Berbeda dengan seseorang yang selalu punya target capaian dalam hidupnya, ia akan selalu berupaya dengan sekuat tenaga untuk terus bergerak mengikuti perubahan zaman dan berikhtiar demi mencapai target yang ingin diraih. Dalam konteks mahasiswa, baik program sarjana maupun pascasarjana, idealnya mahasiswa punya target capaian, misal dapat nilai baik, lulus tepat waktu dan dengan IPK cum laude. Upaya meraih targetnya, tentu ada banyak proses yang mesti dilewati dan dilakukan dengan serius dan terprogram. Mahasiswa yang tidak punya target capaian umumnya kehilangan arah tujuan dan sebagian besar akan lulus lama atau tidak lulus sama sekali.
Banyak dari kita tidak sadar atau meremehkan keadaan dunia yang selalu berubah, apalagi pada akhir-akhir ini, perubahan itu semakin cepat, tidak selalu teratur, sehingga tidak mudah diprediksi arah perubahan itu. Contoh yang riil adalah kemajuan di bidang teknologi, yaitu gadget atau smart phone. Kita bisa mengetahui kondisi terkini di belahan bumi manapun hanya dengan hitungan detik dari ponsel yang kita genggam. Ide pembuatan ponsel tersebut sudah pasti muncul dari orang-orang yang menghendaki perubahan dan kemajuan. Bagi seseorang yang memahami dan menyenangi perubahan, tentu akan memperoleh keuntungan dan begitu pula sebaliknya, akan ditinggal dan bahkan menjadi korban perubahan.
Orang-orang yang sudah merasa nyaman dengan keadaannya, biasanya tidak mau berubah. Akhirnya, lama kelamaan akan bermental takut berubah. Perubahan dipandang sebagai ancaman atau sesuatu yang membahayakan terhadap dirinya. Orang seperti ini hidupnya selalu diliputi oleh kekhawatiran, ragu, dan bahkan takut. Akibatnya, mereka selalu berada di belakang perubahan dan perkembangan.

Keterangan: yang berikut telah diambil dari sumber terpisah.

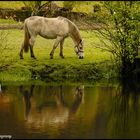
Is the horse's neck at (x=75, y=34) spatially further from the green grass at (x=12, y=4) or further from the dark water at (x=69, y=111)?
the green grass at (x=12, y=4)

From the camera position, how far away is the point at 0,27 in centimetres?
3966

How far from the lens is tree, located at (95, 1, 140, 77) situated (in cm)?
2602

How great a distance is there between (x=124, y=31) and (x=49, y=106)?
26.7ft

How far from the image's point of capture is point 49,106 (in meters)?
20.4

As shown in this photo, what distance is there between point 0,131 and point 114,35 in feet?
40.2

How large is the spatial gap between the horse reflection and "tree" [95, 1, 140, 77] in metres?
4.01

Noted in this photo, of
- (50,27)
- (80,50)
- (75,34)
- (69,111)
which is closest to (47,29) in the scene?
(50,27)

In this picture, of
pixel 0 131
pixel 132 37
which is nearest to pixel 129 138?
pixel 0 131

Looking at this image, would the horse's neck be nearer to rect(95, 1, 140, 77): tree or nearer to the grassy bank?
the grassy bank

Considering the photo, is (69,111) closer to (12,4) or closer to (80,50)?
(80,50)

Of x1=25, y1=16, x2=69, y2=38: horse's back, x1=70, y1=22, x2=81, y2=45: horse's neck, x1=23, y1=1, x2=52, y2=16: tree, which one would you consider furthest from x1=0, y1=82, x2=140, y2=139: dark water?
x1=23, y1=1, x2=52, y2=16: tree

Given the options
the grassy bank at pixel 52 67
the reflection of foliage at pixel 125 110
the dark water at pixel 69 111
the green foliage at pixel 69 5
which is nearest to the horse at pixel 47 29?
the grassy bank at pixel 52 67

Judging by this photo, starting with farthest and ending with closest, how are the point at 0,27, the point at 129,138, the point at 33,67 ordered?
1. the point at 0,27
2. the point at 33,67
3. the point at 129,138

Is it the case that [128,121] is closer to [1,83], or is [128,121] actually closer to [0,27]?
[1,83]
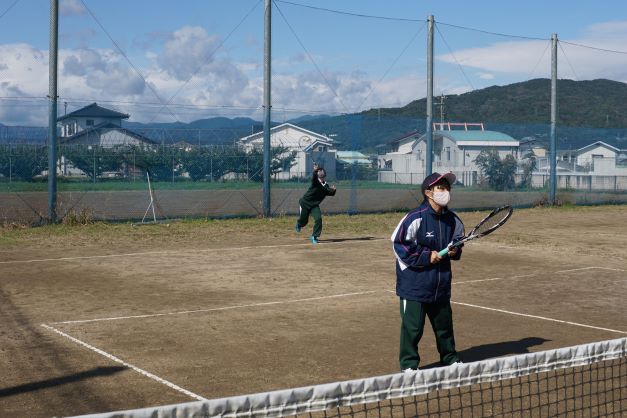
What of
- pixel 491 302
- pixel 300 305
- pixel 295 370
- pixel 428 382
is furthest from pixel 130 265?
pixel 428 382

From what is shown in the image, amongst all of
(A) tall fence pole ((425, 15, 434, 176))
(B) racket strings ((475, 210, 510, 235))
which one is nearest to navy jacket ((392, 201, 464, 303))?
(B) racket strings ((475, 210, 510, 235))

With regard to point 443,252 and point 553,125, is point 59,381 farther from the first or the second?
point 553,125

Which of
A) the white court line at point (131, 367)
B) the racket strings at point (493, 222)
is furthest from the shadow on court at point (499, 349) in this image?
the white court line at point (131, 367)

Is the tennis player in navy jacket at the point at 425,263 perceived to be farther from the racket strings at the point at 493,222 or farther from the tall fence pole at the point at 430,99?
the tall fence pole at the point at 430,99

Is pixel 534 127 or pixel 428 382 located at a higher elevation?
pixel 534 127

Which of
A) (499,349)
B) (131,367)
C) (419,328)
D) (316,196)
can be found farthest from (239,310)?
(316,196)

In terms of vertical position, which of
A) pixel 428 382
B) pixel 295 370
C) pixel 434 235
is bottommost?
pixel 295 370

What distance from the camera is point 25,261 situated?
16.6 meters

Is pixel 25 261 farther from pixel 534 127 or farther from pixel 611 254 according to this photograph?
pixel 534 127

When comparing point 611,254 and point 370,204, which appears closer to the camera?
point 611,254

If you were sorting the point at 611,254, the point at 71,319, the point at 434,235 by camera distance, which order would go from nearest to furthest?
1. the point at 434,235
2. the point at 71,319
3. the point at 611,254

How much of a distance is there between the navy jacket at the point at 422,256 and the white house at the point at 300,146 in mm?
22241

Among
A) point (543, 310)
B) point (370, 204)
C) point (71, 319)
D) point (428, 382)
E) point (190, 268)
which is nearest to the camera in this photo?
point (428, 382)

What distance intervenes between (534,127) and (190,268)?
2360cm
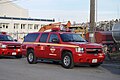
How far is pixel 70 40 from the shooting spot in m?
15.7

Dalam konteks yang lain, misalkan seorang pemimpin yang takut dengan adanya perubahan biasanya organisasi yang dipimpinnya tidak pernah maju, sudah bagus jika tidak bubar. Apa saja yang bersifat inovatif atau kemajuan selalu disikapi dengan keraguan. Resiko perubahan lebih banyak dihitung dan dipertimbangkan dibanding keuntungan yang akan diperoleh. Akibatnya, institusi yang dipimpinnya menjadi tertinggal dan tidak pernah mengalami kemajuan.
Orang yang takut perubahan, biasanya berpikir dan cara kerjanya berlindung pada peraturan yang kaku dan membelenggu. Ketika akan melakukan sesuatu, maka yang dilihat olehnya terlebih dahulu adalah aturan, payung hukum, juknis, dan juklak. Organisasi pada skala apapun, yang dipimpin orang yang bermental takut perubahan seperti itu, sulit akan mengalami kemajuan. Betul bahwa dalam setiap keputusan harus dilandasi sikap kehati-hatian agar terhindar dari penyalahgunaan wewenang atau kategori korupsi, tetapi terkadang pemimpin harus berani mengambil keputusan manakala peraturan tersebut dianggap merugikan institusi dan orang banyak, bukankah peraturan juga dibuat manusia yang kapanpun bisa diperbaiki.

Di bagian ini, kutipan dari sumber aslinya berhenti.